I am fortunate enough that two of them, Łukasz Langa and Hood Chatham, accepted my invitation to join me in Cervinia, at the border between Italian and Swiss Alps, for a week of hacking, winter sports and going literally over the clouds. This is a brief summary of what we did during our time together.

About us

The three of us from the panoramic terrace on top of Klein Matterhorn, Switzerland

Łukasz doesn't need much introduction, as he's one of the most visible personalities of the Python world: among other things, he has been the release manager of CPython 3.8 and 3.9, he is the creator of Black and these days is the CPython developer in residence.

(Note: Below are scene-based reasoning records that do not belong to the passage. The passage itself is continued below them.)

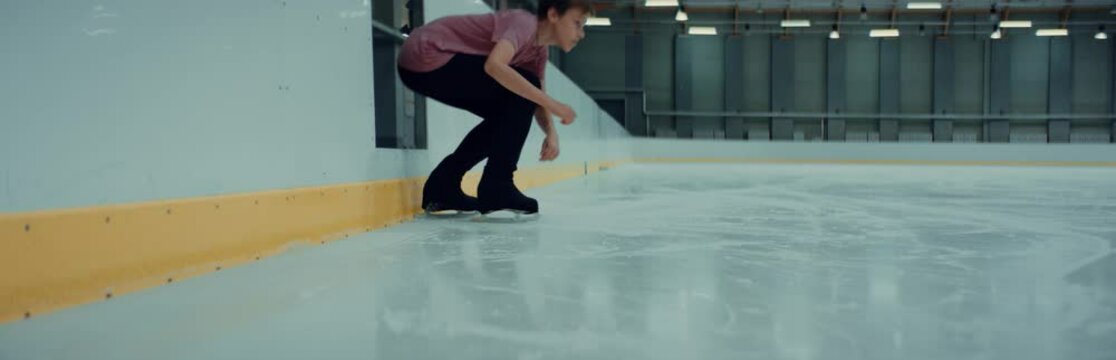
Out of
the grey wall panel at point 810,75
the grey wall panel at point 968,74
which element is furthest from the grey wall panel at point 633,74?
the grey wall panel at point 968,74

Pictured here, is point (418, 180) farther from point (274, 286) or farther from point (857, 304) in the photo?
point (857, 304)

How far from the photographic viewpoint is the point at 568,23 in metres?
2.66

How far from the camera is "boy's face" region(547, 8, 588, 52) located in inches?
104

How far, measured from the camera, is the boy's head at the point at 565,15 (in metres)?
2.64

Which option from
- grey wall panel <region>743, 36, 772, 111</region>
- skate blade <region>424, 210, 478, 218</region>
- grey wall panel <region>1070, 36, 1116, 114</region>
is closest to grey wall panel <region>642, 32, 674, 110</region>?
grey wall panel <region>743, 36, 772, 111</region>

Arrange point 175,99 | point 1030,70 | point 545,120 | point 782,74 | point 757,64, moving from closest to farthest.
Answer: point 175,99 → point 545,120 → point 1030,70 → point 782,74 → point 757,64

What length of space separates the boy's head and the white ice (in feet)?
2.48

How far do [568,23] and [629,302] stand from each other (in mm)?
1546

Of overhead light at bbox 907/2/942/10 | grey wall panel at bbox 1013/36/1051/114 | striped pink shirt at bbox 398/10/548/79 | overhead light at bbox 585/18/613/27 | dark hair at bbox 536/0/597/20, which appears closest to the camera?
dark hair at bbox 536/0/597/20

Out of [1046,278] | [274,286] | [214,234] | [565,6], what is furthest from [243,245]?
[1046,278]

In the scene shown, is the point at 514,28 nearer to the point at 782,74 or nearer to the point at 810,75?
the point at 782,74

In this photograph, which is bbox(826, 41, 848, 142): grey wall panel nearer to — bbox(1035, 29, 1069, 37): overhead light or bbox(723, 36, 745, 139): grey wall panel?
bbox(723, 36, 745, 139): grey wall panel

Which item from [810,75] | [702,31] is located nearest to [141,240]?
[702,31]

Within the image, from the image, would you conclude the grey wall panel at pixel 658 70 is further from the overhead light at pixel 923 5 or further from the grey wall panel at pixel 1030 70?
the grey wall panel at pixel 1030 70
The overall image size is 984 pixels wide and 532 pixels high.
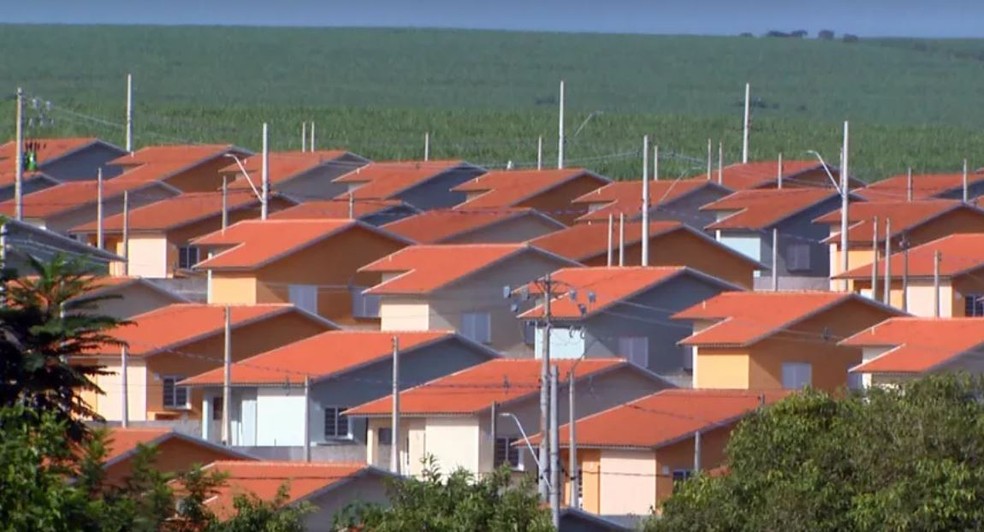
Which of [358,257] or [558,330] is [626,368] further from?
[358,257]

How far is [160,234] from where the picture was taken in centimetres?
7650

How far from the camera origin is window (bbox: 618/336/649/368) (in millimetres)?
61875

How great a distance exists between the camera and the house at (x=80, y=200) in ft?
258

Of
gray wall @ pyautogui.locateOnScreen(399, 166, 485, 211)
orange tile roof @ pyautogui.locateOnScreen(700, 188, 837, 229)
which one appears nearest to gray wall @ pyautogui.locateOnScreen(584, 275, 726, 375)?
orange tile roof @ pyautogui.locateOnScreen(700, 188, 837, 229)

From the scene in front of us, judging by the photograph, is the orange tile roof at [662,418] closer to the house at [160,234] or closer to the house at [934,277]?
the house at [934,277]

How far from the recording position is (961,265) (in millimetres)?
65000

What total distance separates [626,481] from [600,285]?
39.9ft

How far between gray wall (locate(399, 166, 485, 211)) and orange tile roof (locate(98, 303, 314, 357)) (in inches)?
1008

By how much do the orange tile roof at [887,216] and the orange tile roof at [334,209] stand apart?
1314cm

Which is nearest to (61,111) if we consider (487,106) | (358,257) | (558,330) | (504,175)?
(487,106)

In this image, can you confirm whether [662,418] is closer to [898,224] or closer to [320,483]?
[320,483]

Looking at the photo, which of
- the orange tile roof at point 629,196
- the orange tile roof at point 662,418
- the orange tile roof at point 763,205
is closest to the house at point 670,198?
the orange tile roof at point 629,196

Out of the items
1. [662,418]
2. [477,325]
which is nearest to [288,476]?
[662,418]

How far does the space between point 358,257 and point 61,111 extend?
6253 cm
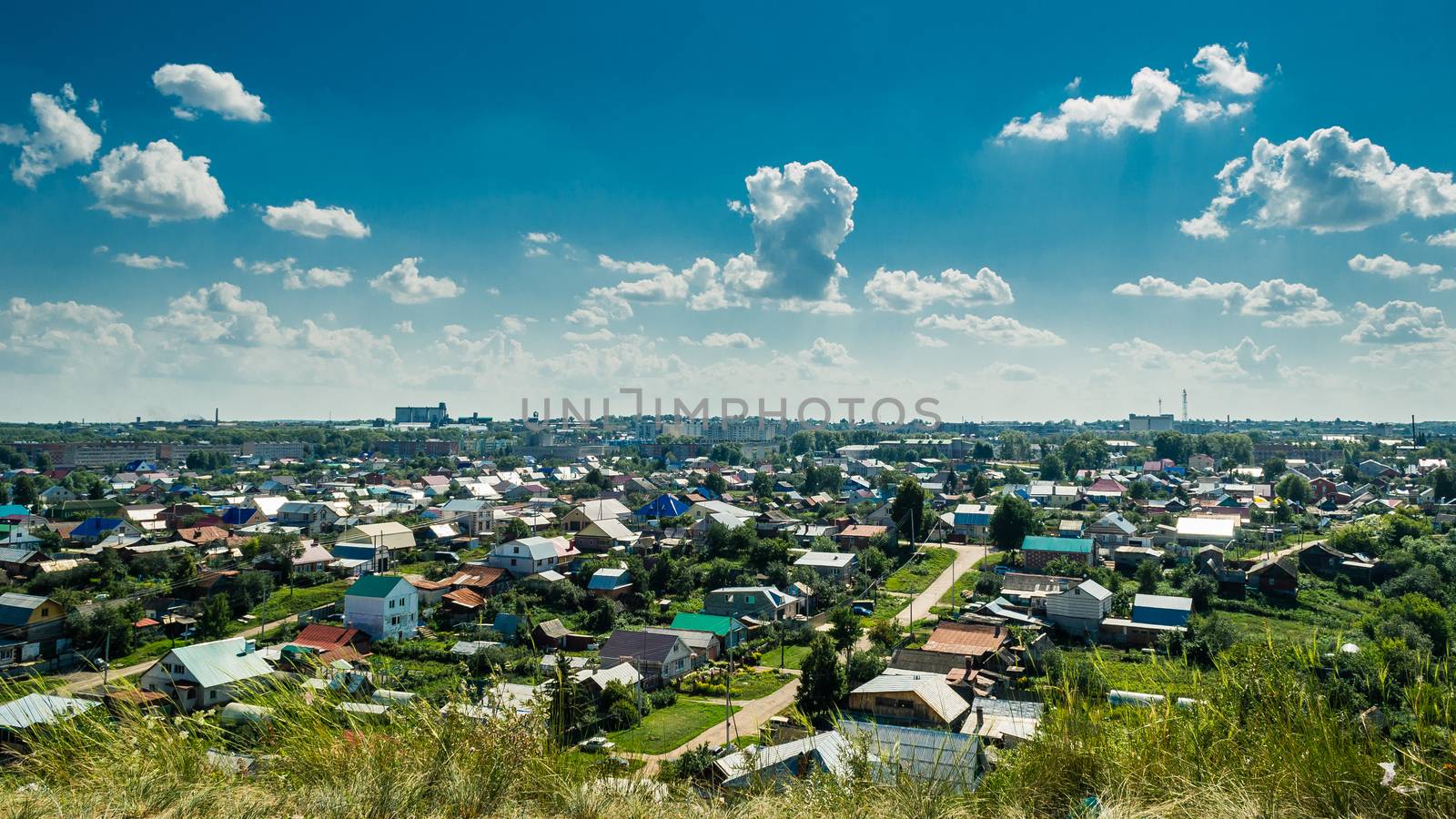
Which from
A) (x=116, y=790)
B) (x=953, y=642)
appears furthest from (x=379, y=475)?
(x=116, y=790)

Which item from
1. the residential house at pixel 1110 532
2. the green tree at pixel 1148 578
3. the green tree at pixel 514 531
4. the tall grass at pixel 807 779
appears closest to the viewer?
the tall grass at pixel 807 779

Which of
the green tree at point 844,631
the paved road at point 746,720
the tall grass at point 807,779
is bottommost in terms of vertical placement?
the paved road at point 746,720

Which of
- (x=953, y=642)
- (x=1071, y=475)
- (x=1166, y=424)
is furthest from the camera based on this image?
(x=1166, y=424)

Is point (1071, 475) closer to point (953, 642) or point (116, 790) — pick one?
point (953, 642)

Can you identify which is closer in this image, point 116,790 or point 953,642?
point 116,790

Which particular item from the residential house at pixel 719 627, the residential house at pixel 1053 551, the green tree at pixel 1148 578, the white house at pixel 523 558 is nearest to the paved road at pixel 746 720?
the residential house at pixel 719 627

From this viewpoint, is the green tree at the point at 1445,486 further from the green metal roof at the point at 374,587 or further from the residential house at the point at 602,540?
the green metal roof at the point at 374,587

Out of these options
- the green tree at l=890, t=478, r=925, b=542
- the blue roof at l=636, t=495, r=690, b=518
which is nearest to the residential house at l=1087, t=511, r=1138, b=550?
the green tree at l=890, t=478, r=925, b=542
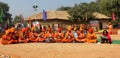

Hood is mainly known for his work on Pyodide, which in my opinion is one of the most underrated projects in the Python world: it allows us to run CPython in the browser by compiling CPython and huge sets of extension modules to WebAssembly, using Emscripten. This may sound easier than it is, because WebAssembly is a very weird and young platform, meaning that over the years the Pyodide maintainers have had to develop a considerable amount of patches to CPython itself, Emscripten, LLVM, etc. If you use any website or project which allows you to run Python in the browser such as PyScript, there is a good chance it's actually Pyodide under the hood (pun intended 😅).

As for me, like many other Pythonistas, my name is associated with many projects starting or ending (or both!) with "Py", like PyPy, HPy and PyScript. A couple of years ago I decided that all these Pys weren't enough, so I started SPy, which is an experiment to see whether we can come up with a Python variant which can be easily interpreted (for good development experience) and compiled (for performance). This is the appropriate place to give a big thanks to Anaconda, which is allowing me to work on it full time currently.

Hacking

There is one thing which face-to-face pairing does and which is impossible to achieve with async and remote collaboration: you can see all the little tricks and tools which other people use in their daily hacking. On the first day, Łukasz showed me the wonder of Xonsh, a multi platform shell written and scriptable in Python.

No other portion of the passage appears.